Writing reporters

Reporters are a crucial part of Telemetry.Metrics "ecosystem" - without them, metric definitions are merely... definitions. This guide aims to help in writing the reporter in a proper way.

Before writing the reporter for your favourite monitoring system, make sure that one isn't already available on Hex.pm - it might make sense to contribute and improve the existing solution than starting from scratch.

Let's get started!

Responsibilites

The reporter has four main responsibilities:

  • it needs to accept a list of metric definitions as input when being started
  • it needs to attach handlers to events contained in these definitions
  • when the events are emitted, it needs to extract the measurement and selected tags, and handle them in a way that makes sense for whathever it chooses to publish to
  • it needs to detach event handlers when it stops or crashes

Accepting metric definitions as input

This one is quite easy - you need to give your users a way to actually tell you what metrics they want to track. It's essential to give users an option to provide metric definitions at runtime (e.g. when their application starts). For example, let's say you're building a PigeonReporter. If the reporter was process-based, you could provide a start_link/1 function that accepts a list of metric definitions:

metrics = [
  counter("..."),
  last_value("..."),
  summary("...")
]

PigeonReporter.start_link(metrics: metrics)
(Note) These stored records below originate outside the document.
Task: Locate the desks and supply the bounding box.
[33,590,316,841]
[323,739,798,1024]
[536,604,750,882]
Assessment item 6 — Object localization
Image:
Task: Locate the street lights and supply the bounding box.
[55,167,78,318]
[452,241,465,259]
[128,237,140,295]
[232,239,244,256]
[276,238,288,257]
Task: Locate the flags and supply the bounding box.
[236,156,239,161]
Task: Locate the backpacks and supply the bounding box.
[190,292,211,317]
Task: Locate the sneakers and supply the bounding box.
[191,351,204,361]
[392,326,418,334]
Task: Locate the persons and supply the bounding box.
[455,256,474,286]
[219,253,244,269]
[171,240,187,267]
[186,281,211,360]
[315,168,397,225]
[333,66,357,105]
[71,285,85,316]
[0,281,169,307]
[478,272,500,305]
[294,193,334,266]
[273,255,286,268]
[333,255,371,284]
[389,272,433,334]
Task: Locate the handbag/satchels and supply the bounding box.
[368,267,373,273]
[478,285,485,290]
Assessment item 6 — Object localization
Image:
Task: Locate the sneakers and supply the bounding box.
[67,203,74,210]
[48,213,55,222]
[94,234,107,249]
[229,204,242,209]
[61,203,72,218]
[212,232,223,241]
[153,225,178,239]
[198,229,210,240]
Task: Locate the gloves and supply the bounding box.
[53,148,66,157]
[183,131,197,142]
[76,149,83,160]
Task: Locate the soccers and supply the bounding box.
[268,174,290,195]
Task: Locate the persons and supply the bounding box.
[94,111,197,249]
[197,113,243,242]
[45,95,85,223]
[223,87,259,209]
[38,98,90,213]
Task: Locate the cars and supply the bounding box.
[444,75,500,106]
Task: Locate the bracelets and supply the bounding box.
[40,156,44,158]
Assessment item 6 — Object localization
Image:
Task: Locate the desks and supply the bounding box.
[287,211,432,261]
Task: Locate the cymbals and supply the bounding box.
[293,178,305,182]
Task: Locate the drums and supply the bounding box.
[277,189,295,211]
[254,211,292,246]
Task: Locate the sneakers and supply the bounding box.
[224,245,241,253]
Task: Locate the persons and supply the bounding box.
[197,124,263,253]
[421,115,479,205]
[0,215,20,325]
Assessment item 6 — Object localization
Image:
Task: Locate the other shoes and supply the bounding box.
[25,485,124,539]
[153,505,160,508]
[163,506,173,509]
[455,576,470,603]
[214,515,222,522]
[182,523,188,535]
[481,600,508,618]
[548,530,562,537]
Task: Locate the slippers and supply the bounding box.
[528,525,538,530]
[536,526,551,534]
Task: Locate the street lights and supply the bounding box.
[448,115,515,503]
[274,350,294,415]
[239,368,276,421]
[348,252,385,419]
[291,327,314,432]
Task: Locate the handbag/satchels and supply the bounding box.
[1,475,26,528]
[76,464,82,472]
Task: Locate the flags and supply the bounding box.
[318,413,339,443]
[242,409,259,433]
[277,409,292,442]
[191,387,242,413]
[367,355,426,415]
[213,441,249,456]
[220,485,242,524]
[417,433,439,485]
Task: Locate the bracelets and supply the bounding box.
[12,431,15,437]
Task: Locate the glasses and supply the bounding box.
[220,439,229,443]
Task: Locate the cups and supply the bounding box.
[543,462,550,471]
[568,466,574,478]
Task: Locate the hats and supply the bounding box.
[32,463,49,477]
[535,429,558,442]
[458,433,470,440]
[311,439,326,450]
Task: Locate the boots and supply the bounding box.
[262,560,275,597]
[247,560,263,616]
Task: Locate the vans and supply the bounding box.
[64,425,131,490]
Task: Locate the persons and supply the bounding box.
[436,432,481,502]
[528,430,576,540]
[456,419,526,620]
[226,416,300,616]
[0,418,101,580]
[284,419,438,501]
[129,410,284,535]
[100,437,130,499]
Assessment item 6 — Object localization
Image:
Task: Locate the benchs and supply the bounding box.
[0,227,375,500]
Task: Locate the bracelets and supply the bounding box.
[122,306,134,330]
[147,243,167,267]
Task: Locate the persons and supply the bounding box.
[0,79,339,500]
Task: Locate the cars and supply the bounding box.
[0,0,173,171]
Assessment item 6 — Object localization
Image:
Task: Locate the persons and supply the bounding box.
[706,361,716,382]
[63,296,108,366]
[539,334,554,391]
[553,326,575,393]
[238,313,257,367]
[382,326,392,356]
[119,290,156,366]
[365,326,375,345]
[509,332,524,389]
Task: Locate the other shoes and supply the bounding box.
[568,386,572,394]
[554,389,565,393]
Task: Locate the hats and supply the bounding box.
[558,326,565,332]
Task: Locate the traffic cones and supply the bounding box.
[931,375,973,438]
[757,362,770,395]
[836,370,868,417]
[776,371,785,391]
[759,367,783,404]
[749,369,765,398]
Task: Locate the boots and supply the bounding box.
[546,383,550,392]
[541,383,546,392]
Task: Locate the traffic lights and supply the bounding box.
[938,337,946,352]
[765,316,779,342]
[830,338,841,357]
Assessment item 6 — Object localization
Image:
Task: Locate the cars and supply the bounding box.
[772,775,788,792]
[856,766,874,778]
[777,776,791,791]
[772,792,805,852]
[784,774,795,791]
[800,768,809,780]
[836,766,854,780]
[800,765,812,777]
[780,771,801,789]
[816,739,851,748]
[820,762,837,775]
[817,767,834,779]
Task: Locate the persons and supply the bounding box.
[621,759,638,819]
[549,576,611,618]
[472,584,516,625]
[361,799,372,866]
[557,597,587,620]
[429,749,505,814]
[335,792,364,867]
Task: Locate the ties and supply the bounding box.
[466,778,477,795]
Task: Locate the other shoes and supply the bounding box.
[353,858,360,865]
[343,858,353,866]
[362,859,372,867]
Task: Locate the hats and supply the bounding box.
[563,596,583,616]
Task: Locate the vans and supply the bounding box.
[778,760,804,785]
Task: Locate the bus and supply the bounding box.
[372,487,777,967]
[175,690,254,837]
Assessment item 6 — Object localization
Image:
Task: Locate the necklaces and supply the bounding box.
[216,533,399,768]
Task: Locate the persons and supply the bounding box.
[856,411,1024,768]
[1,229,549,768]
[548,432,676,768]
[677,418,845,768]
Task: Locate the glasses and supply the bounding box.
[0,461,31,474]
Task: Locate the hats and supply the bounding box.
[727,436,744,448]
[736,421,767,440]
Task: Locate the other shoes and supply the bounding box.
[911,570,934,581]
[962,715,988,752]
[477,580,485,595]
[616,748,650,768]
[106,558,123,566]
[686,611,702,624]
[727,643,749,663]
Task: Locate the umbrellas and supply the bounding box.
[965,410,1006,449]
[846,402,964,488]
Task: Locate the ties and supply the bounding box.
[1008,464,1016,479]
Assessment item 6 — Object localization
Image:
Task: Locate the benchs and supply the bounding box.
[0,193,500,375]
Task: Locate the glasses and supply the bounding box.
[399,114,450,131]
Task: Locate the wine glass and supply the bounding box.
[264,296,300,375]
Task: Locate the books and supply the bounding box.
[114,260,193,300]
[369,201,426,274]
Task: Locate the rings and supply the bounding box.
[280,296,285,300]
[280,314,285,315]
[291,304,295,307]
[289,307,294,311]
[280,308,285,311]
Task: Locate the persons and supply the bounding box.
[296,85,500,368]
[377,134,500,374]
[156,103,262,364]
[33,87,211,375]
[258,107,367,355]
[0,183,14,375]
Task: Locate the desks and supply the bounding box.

If the reporter doesn't support metrics of particular type, it may either:

  1. Log a warning and discard the metric
  2. Log a warning and convert the metric to an equivalent type. For example, a reporter may convert an histogram into a summary or simpler metric in case it is not supported

We recommend all reporters to include a summary table of which metrics are supported and their equivalents on the adapter terminology.

Reporter-specific options for individual metrics may be passed on the :reporter_options key of the metric definitions. These options can be used to define options such as sample rates, percentiles, rates, etc. Reporters should validate any options they accept and provide useful exception messages.

Attaching event handlers

Event handlers are attached using :telemetry.attach/4 function. To reduce overhead of installing many event handlers, you can install a single handler for multiple metrics based on the same event. You can achieve this by grouping the metrics by event name:

Enum.group_by(metrics, & &1.event_name)

Note that handler IDs need to be unique - you can generate completely random blobs of data, or use something that you know needs to be unique anyway, e.g. some combination of reporter name, event name, and something which is different for multiple instances of the same reporter (PID is a good choice as most reporters should be backed by a process):

id = {PigeonReporter, metric.event_name, self()}

Putting it all together:

for {event, metrics} <- Enum.group_by(metrics, & &1.event_name) do
  id = {__MODULE__, event, self()}
  :telemetry.attach(id, event, &handle_event/4, metrics)
end

Reacting to events

When consuming events, there are four steps to take into account:

  1. Extract event measurements from the event. Measurements are optional, so we must skip reporting that particular measurement if it is not available;

  2. Extract all the relevant tags from the event metadata (if they are supported by the reporter);

  3. Implement the logic specific to the reporter;

  4. How to react to errors. One option is to let the handle_event/4 callback fail, but that means we will no longer listen to any future event. Another option is to rescue any error and log them. That's the approach we will take in this example. However, be careful! If an event always contains bad data, then we will log an error every time it is emitted;

Let's see a simsple handler implementation that takes all of those four items into account:

def handle_event(_event_name, measurements, metadata, metrics) do
  for metric <- metrics do
    try do
      if measurement = extract_measurement(metric, measurements) do
        tags = extract_tags(metric, metadata)
        # everything else is specific to particular reporter
      end
    rescue
      e ->
        Logger.error("Could not format metric #{inspect metric}")
        Logger.error(Exception.format(:error, e, __STACKTRACE__))
    end
  end
end

The implementation of extract_measurement/2 might look as follows:

def extract_measurement(metric, measurements) do
  case metric.measurement do
    fun when is_function(fun, 1) -> fun.(measurements)
    key -> measurements[key]
  end
end

Since :measurement in the metric definition can be both an arbitrary term (to be used as key to fetch the measurement) or a function, we need to handle both cases.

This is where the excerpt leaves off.